Ah I'm so sorry to hear about your relationship break up. These things are always incredibly hard 😞

joysmoy66 · 29/01/2022 01:08

Thank you. We've been together since I was 15. I'm now 37 and do t know anything else but I know I'm done with this. The gaslighting and lovebombing needs to end. He's a few years older and much more worldly but I need to be strong.

ImNotDancing · 29/01/2022 01:08

@5YearsLeft oh There’s nothing like an empty house when you need rest, although I am sorry about the circumstances! I will luckily be able to just chill out this weekend. All I need to do is put some laundry away!

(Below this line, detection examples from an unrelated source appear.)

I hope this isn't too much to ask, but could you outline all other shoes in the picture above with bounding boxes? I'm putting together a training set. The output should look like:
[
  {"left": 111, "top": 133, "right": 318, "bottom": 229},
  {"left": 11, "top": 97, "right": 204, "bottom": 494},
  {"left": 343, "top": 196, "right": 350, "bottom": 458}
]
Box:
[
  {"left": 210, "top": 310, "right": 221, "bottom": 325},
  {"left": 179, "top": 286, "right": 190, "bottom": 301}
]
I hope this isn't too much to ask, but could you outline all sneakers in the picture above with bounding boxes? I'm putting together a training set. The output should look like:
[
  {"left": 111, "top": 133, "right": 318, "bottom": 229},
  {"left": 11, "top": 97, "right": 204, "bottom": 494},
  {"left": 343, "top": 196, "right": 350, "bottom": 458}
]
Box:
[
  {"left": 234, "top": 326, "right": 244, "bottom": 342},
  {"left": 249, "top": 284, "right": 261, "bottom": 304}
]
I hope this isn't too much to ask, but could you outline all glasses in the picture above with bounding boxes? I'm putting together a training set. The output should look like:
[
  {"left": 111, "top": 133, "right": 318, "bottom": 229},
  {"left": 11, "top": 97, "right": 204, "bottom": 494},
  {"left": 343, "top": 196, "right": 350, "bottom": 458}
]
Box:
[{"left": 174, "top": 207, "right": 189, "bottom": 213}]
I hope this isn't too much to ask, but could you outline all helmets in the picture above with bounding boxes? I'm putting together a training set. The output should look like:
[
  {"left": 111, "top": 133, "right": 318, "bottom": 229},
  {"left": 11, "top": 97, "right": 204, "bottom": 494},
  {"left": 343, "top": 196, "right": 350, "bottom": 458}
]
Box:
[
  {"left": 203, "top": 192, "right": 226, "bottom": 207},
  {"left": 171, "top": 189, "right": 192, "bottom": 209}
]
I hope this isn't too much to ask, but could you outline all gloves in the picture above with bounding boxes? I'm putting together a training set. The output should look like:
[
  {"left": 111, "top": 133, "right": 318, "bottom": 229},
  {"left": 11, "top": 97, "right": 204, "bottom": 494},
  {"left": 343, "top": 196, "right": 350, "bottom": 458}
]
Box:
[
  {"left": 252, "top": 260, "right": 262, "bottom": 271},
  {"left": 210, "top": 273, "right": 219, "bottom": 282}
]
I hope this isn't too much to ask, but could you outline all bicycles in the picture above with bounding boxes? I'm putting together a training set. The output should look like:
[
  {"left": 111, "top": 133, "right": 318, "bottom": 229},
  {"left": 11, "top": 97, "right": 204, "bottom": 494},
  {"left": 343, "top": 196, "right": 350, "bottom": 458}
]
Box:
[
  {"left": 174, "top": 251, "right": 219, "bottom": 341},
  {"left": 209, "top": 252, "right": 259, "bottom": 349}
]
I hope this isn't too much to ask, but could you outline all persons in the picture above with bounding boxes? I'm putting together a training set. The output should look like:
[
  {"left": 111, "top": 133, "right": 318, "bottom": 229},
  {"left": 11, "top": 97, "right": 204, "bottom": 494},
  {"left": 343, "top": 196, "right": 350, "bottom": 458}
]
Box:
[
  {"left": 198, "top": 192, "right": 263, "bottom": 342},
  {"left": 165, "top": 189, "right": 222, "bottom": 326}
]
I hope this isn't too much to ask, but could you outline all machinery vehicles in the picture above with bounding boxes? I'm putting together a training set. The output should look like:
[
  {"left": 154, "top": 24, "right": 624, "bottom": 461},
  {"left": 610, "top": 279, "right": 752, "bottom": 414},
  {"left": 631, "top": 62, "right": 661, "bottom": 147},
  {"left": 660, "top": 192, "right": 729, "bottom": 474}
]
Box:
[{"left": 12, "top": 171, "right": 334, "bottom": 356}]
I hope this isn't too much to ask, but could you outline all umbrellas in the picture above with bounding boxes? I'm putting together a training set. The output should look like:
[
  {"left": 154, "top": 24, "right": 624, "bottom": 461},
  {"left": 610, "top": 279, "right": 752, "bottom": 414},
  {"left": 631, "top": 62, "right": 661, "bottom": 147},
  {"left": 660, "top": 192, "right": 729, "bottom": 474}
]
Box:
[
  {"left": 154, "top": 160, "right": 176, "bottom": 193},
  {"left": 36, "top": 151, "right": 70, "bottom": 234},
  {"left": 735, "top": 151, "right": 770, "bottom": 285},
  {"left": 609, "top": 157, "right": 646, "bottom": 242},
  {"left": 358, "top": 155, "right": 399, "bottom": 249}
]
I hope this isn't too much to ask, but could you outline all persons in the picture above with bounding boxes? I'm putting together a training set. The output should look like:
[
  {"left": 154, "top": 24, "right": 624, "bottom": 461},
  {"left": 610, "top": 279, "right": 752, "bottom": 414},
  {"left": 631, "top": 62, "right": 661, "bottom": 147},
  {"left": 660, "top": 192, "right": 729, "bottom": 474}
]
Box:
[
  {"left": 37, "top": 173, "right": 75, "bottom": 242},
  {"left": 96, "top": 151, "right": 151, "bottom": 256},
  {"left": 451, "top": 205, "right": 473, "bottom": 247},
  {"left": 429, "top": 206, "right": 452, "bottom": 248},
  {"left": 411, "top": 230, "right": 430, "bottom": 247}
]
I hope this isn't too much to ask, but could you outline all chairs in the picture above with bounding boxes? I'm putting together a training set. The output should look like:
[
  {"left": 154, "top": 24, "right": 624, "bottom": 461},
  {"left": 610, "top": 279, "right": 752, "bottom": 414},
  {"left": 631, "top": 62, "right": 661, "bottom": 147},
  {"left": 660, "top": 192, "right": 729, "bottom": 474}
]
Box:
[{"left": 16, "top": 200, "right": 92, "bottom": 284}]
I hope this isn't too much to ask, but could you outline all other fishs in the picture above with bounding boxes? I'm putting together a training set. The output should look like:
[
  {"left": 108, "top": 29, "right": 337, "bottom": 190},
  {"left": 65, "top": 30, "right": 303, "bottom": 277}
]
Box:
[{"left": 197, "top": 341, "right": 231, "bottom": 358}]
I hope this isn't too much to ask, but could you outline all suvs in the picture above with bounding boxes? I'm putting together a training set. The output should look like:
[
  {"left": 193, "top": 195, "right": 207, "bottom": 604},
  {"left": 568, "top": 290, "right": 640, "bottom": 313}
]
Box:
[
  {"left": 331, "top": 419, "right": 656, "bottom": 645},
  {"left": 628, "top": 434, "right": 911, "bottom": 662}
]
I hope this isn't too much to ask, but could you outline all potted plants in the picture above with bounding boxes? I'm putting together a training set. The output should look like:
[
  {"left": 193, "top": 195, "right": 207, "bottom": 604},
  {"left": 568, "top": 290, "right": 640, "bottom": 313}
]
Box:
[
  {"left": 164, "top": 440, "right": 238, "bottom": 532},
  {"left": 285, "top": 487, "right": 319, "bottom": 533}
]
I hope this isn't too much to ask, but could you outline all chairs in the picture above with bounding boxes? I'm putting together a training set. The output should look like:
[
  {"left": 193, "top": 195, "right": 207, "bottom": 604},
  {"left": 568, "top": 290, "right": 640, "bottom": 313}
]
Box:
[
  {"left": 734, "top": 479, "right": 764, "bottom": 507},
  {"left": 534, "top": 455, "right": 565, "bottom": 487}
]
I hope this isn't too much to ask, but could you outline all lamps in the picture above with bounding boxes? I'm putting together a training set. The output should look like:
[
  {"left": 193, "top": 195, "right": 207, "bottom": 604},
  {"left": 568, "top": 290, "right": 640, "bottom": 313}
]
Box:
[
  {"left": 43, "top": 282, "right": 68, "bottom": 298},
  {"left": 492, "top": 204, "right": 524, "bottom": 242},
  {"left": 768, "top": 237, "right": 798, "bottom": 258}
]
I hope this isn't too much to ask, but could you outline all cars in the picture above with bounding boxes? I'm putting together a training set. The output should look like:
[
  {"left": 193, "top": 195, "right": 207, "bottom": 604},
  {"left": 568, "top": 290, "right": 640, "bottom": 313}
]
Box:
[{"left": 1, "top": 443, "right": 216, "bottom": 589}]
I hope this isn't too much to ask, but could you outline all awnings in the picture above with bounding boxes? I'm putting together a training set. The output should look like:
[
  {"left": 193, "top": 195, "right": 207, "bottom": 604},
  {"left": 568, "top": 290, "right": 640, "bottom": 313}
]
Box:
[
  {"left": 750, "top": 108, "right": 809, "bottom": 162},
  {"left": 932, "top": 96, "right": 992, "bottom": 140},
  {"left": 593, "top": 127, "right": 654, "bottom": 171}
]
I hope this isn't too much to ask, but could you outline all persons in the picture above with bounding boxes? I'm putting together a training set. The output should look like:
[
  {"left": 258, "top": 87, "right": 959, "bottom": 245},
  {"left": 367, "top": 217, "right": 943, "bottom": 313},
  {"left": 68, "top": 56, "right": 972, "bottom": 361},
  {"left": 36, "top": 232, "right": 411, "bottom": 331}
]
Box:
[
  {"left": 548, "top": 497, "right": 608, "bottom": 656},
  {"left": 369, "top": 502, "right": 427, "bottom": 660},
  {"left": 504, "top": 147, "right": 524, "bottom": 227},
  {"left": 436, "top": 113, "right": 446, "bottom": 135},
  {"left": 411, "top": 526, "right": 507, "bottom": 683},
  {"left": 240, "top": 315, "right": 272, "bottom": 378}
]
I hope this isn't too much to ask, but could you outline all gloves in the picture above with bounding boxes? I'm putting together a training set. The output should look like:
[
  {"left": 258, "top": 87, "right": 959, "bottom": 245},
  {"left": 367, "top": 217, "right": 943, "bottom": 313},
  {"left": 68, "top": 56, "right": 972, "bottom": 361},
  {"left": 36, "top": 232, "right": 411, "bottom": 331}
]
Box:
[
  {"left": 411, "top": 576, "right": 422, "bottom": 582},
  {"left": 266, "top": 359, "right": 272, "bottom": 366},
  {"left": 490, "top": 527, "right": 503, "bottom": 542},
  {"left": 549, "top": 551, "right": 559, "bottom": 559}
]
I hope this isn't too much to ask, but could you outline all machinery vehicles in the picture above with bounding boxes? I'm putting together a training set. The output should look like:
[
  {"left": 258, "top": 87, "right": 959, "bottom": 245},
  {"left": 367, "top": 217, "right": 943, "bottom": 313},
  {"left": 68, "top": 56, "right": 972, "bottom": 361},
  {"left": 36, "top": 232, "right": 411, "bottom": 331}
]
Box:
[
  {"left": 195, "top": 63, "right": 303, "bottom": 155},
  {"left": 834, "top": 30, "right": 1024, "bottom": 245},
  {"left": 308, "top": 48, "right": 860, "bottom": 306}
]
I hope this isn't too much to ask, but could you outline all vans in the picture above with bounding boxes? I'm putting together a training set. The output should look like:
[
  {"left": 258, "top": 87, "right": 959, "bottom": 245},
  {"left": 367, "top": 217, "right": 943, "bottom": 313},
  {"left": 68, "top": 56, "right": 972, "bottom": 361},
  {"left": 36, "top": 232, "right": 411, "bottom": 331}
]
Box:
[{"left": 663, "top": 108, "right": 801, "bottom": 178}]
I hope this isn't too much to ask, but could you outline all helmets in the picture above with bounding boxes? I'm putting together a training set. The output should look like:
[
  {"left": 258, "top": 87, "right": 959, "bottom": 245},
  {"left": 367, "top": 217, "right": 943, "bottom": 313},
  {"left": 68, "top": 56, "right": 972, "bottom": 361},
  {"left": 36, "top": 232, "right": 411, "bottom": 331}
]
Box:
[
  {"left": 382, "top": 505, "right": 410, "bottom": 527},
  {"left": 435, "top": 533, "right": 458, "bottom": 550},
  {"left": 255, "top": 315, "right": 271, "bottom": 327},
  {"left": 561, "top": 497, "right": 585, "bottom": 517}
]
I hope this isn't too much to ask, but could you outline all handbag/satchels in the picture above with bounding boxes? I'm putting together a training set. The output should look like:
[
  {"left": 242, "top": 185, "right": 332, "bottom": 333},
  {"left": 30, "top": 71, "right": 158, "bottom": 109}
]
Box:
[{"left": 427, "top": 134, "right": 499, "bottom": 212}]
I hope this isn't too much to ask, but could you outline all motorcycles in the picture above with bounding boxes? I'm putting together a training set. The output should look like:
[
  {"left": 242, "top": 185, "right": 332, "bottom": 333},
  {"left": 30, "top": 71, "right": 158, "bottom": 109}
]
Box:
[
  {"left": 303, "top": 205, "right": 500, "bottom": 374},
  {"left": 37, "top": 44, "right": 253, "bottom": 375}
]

purpleme12 · 29/01/2022 01:09

@5YearsLeft I'm intrigued about this cat with the sock now 🤣

autienotnaughty · 29/01/2022 01:10

@5YearsLeft thank you I've had anxiety on and off for few years and it always messes my sleep. It started earlier in the week with feeling anxious about our boisterous dog worrying he will always be hard work and now I'm anxious about going on holiday this year although I do want to go. We haven't been abroad for four years and it will be first time with autistic son. I know what m catastrophising but I can't seem to settle so distracting myself instead.

5YearsLeft · 29/01/2022 01:12

@joysmoy66 HE wanted to apologize to HER?! There are three children, two with ASD, and not to mention YOU, who deserve an apology first! What an absolute prat he is. And you’re not foolish; you made a decision to try to save your marriage, you went to counseling, YOU were open and honest, and that’s all you can do. I’m really sorry about the devastation; I know there’s nothing that can make that sound like it won’t be horrible, but the minutes will become hours will become days and you’ll make a new world and new life without him, where you’re treated with the respect you deserve and you’re not lied to and you and your children are appreciated. But I get it; today, it HURTS and you can’t sleep.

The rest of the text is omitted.